Each line below that contains "computed" should be counted; give the total alone.

===== GIVEN DATA =====

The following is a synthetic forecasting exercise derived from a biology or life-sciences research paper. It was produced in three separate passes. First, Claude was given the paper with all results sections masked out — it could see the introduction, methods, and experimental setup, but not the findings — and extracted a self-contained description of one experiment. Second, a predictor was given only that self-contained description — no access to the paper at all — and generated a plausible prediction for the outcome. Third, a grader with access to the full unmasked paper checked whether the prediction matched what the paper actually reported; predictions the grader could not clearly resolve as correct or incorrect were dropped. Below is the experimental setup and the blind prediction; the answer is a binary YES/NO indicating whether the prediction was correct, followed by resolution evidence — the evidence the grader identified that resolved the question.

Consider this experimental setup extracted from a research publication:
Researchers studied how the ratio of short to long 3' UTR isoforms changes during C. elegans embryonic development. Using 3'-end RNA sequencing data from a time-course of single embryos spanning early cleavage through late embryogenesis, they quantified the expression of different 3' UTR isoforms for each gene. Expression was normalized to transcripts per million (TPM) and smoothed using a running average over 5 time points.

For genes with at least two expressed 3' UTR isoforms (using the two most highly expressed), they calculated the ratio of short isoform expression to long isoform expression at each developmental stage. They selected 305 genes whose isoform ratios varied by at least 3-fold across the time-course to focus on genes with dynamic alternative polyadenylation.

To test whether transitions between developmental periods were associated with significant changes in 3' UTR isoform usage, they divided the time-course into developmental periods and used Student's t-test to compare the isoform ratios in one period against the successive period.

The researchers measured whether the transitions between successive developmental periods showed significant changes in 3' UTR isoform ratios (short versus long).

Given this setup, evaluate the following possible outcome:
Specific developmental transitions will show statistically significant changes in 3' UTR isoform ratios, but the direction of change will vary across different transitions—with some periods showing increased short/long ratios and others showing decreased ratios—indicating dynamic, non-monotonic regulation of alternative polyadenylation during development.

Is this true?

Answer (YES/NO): YES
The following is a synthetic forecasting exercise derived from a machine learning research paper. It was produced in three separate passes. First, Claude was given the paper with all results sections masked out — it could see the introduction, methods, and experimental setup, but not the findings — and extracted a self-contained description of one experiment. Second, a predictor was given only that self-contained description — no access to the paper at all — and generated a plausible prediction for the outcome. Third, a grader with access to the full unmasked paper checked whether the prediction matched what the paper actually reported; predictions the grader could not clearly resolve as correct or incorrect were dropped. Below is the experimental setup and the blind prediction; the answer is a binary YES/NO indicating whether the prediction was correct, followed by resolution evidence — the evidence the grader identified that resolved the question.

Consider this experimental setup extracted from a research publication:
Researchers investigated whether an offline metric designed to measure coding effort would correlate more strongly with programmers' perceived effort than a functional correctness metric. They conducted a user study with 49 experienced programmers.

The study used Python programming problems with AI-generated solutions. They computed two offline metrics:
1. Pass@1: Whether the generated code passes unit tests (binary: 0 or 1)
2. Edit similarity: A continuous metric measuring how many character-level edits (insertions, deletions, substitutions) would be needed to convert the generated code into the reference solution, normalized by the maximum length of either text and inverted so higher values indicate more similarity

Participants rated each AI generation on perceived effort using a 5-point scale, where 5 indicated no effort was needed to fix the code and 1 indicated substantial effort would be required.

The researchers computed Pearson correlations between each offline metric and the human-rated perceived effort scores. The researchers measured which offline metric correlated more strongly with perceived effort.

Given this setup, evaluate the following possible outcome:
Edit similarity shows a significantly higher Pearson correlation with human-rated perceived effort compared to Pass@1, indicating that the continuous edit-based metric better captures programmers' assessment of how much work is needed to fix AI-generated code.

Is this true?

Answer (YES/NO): NO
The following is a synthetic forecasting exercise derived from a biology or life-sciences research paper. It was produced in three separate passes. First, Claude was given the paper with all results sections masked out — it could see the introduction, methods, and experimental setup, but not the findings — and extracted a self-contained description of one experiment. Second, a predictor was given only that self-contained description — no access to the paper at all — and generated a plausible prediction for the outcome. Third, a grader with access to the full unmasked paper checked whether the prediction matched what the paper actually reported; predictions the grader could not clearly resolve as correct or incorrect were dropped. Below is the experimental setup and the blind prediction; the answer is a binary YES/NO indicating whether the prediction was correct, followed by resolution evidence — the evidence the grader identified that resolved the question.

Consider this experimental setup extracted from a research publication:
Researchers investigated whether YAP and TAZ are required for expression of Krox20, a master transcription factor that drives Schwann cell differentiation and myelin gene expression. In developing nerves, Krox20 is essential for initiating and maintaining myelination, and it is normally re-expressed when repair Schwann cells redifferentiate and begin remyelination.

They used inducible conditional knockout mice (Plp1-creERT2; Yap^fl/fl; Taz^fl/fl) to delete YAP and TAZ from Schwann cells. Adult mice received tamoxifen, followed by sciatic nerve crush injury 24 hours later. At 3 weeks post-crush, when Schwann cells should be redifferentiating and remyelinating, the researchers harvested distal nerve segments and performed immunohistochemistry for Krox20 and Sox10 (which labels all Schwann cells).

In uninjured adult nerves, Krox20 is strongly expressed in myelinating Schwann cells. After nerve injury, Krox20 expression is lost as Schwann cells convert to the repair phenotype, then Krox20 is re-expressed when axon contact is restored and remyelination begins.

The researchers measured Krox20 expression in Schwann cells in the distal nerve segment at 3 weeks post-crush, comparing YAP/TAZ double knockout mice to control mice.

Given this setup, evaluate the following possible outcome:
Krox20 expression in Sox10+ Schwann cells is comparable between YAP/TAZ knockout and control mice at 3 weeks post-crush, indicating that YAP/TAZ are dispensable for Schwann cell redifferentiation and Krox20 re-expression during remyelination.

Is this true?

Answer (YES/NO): NO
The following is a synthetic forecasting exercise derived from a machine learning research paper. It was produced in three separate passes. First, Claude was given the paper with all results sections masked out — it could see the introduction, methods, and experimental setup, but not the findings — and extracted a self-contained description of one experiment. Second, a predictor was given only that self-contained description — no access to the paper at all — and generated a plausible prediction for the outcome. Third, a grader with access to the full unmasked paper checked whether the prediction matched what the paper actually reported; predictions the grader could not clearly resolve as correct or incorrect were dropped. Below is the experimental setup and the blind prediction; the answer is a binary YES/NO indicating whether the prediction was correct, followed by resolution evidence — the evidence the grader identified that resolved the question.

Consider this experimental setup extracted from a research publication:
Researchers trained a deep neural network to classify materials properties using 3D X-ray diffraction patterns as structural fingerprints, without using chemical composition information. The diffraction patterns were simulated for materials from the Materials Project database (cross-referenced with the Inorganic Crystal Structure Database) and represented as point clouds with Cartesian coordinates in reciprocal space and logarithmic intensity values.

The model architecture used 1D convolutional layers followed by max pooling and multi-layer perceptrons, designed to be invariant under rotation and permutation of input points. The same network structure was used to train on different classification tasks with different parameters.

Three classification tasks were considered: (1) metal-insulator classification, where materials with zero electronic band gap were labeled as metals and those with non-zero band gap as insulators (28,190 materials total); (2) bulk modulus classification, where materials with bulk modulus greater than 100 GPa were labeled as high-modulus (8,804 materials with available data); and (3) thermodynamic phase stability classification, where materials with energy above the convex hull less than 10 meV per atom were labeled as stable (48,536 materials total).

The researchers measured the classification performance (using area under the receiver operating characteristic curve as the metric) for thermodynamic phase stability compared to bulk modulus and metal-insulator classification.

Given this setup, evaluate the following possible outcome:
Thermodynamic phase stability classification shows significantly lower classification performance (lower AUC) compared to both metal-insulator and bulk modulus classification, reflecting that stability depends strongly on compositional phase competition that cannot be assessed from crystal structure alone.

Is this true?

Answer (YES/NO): YES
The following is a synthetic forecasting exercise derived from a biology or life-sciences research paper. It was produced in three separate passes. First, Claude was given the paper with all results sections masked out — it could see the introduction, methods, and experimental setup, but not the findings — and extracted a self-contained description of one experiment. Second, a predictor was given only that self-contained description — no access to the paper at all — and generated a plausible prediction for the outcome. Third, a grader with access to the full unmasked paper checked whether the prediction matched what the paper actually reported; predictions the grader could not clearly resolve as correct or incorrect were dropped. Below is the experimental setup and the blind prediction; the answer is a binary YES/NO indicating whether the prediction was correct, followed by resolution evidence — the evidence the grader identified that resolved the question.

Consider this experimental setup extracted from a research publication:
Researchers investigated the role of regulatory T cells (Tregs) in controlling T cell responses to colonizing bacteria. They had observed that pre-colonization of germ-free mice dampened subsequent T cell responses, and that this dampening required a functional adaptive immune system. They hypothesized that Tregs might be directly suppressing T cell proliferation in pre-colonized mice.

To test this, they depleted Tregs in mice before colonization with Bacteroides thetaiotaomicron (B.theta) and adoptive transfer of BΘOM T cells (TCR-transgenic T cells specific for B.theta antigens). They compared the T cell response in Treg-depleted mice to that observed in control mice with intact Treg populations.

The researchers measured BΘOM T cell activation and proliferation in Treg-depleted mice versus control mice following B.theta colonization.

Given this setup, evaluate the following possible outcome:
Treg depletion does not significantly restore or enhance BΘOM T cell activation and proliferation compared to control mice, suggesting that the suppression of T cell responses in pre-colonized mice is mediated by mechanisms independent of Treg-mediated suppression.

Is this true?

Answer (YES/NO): NO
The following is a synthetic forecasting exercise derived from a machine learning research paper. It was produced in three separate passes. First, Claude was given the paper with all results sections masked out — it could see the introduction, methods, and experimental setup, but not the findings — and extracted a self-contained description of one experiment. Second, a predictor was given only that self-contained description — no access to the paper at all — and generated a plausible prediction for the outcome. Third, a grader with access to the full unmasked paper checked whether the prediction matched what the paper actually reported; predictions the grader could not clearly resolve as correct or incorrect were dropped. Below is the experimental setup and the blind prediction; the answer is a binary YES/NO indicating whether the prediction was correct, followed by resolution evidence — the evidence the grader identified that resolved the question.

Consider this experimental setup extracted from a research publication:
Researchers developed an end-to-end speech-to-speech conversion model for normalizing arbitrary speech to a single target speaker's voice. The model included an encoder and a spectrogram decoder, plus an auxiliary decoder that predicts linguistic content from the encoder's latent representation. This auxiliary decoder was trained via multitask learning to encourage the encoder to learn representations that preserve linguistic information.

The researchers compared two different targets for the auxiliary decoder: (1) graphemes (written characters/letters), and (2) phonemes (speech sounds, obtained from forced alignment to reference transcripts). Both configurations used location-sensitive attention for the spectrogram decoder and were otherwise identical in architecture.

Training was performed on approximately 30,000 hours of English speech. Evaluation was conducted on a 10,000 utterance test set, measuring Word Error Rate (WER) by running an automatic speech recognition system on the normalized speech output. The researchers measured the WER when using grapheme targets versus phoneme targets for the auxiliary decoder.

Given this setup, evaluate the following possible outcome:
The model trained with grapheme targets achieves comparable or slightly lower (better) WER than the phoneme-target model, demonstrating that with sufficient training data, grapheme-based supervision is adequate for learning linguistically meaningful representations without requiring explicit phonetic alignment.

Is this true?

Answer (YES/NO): NO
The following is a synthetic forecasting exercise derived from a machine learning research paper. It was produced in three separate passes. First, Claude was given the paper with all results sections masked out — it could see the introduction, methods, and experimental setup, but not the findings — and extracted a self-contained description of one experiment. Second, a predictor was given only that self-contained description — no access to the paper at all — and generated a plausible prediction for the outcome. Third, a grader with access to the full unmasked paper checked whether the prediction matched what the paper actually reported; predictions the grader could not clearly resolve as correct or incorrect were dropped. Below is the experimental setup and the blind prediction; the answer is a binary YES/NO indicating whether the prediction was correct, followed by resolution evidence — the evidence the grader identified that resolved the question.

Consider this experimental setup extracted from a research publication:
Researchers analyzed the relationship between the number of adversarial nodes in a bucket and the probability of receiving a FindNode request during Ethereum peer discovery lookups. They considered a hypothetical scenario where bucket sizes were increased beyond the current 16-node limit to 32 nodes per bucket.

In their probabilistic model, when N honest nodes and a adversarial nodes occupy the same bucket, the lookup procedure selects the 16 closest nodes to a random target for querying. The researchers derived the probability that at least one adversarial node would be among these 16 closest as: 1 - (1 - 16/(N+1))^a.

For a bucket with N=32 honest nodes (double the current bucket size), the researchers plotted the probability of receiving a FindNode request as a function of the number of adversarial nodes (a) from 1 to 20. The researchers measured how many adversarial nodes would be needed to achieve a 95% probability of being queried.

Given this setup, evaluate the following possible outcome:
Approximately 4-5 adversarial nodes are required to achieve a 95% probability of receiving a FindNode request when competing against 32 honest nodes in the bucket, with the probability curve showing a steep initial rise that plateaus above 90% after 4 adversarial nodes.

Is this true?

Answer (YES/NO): NO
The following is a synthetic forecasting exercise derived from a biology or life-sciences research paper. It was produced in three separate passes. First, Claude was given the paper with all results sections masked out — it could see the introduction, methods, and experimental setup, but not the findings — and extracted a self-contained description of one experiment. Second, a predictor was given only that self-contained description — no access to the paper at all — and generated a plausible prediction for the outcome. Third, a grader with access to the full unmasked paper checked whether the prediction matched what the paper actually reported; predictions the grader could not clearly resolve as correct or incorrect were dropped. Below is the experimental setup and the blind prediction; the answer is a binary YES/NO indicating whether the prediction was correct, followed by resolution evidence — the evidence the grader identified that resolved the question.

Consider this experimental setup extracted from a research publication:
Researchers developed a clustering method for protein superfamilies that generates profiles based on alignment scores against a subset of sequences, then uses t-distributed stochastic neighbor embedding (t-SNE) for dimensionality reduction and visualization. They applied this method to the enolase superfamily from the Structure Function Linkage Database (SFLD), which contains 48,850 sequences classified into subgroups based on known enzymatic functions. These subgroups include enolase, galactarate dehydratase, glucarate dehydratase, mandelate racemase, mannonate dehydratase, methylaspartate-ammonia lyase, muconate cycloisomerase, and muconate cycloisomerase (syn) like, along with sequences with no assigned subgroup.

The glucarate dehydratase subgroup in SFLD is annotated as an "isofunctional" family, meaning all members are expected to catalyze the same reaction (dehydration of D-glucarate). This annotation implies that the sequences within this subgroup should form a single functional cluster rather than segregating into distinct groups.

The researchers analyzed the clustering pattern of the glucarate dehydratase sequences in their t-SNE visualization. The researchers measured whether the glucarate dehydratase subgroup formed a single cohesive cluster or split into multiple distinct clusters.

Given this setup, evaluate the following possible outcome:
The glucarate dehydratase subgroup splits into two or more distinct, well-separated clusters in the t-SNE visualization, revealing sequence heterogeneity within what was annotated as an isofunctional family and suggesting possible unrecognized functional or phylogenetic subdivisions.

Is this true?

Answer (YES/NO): YES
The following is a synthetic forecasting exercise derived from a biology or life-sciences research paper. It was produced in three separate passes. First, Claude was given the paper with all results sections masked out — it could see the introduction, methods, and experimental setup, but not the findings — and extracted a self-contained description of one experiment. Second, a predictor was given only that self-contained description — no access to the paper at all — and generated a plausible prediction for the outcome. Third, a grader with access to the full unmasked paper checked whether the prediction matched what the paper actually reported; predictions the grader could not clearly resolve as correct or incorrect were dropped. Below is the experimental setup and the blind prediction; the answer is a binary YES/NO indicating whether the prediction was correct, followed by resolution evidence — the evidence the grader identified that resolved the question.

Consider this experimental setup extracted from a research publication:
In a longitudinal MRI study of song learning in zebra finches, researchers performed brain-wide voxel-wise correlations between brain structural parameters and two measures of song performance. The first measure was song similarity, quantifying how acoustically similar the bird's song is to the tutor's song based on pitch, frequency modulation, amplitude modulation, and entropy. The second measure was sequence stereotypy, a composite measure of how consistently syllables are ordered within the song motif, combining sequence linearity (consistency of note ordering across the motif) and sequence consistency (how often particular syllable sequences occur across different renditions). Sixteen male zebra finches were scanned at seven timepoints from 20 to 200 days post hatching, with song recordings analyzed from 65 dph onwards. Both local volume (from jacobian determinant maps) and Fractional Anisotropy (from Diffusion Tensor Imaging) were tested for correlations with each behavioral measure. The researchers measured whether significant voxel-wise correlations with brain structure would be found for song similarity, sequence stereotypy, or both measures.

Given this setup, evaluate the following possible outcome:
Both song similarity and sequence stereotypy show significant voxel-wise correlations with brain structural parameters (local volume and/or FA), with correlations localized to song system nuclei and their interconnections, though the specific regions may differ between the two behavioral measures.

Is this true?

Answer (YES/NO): NO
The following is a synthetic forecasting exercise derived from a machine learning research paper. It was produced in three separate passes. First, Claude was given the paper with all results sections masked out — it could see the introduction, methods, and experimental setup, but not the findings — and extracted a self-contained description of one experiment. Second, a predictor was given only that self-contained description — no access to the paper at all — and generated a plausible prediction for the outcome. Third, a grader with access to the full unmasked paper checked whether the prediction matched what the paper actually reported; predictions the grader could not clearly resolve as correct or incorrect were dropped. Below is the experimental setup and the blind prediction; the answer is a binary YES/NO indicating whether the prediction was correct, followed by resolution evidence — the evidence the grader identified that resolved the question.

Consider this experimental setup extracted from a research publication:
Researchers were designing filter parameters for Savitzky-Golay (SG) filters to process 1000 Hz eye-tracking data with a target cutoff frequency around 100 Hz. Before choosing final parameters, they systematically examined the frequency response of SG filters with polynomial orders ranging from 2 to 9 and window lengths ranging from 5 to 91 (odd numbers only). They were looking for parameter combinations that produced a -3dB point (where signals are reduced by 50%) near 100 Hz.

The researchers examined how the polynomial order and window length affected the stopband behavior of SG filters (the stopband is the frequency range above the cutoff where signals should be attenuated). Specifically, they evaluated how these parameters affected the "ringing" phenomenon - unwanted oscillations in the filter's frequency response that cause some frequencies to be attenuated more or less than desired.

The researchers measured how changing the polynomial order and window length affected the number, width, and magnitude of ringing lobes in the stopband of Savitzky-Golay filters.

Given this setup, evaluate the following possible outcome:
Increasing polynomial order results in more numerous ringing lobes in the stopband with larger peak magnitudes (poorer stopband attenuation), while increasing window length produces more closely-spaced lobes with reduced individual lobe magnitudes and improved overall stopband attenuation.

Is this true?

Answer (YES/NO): NO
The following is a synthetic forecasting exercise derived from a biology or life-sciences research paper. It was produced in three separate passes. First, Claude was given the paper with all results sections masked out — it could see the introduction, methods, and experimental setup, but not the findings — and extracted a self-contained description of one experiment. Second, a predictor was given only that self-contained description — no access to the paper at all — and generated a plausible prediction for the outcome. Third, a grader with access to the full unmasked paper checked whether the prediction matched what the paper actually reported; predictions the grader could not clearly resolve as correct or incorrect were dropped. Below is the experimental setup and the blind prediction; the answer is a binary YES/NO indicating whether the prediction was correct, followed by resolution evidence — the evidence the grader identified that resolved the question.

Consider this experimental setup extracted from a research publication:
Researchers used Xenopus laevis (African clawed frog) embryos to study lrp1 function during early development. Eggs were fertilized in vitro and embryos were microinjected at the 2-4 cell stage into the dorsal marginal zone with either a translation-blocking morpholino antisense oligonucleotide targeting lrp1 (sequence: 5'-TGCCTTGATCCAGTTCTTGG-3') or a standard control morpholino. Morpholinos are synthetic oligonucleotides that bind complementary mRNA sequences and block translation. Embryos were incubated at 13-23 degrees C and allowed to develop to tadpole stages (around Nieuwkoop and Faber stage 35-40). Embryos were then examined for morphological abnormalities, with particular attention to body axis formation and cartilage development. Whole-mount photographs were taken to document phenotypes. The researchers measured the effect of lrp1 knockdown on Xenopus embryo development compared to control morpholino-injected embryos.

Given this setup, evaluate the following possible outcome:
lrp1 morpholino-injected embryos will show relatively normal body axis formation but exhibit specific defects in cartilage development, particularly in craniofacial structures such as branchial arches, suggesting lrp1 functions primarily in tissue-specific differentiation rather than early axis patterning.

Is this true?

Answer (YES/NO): NO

=====

• **SOLUTION**: 2